For your particular case, it can be done more simply by directly slicing on the index value as Dan Allan showed, but that will break down if you have a more complex case where the groups you want are not simply definable in terms of contiguous blocks of rows.
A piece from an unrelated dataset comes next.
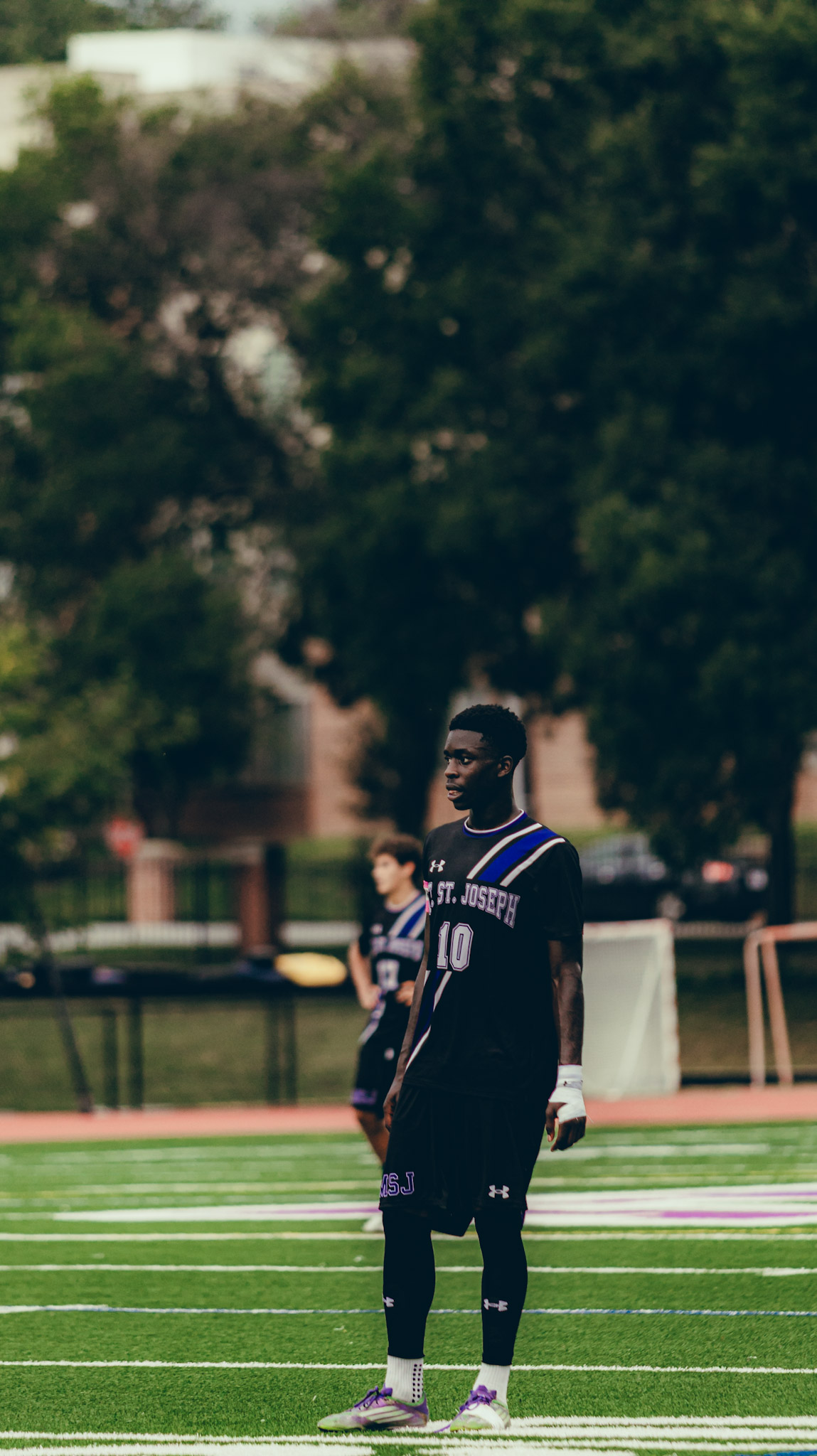 A young male soccer player wearing a dark jersey with the number 10 stands on the field, looking towards the game. Another player is in the background, with trees and a school building visible.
The method above will also easily extend to situations where the groups you want to create are not based on the index but on some other column (i.e., group together all rows whose value in column X is within range 0-10, or whatever).
The role of "transpose," which you say you used in your unshown solution, might be played more naturally by the orient keyword argument, which is available when you construct a DataFrame from a dictionary.
In [23]: df
Out[23]:
a b c
0 0 1 2
1 3 4 5
2 6 7 8
3 9 10 11
4 12 13 14
5 15 16 17
In [24]: dict = {'Red': df.loc[:1].sum(),
'Blue': df.loc[2:3].sum(),
'Green': df.loc[4:].sum()}
In [25]: DataFrame.from_dict(dict, orient='index')
Out[25]:
a b c
Blue 15 17 19
Green 27 29 31
Red 3 5 7
In [26]: df.append(_)
Out[26]:
a b c
0 0 1 2
1 3 4 5
2 6 7 8
3 9 10 11
4 12 13 14
5 15 16 17
Blue 15 17 19
Green 27 29 31
Red 3 5 7
Based the numbers in your example, I assume that by "> 4" you actually meant ">= 4".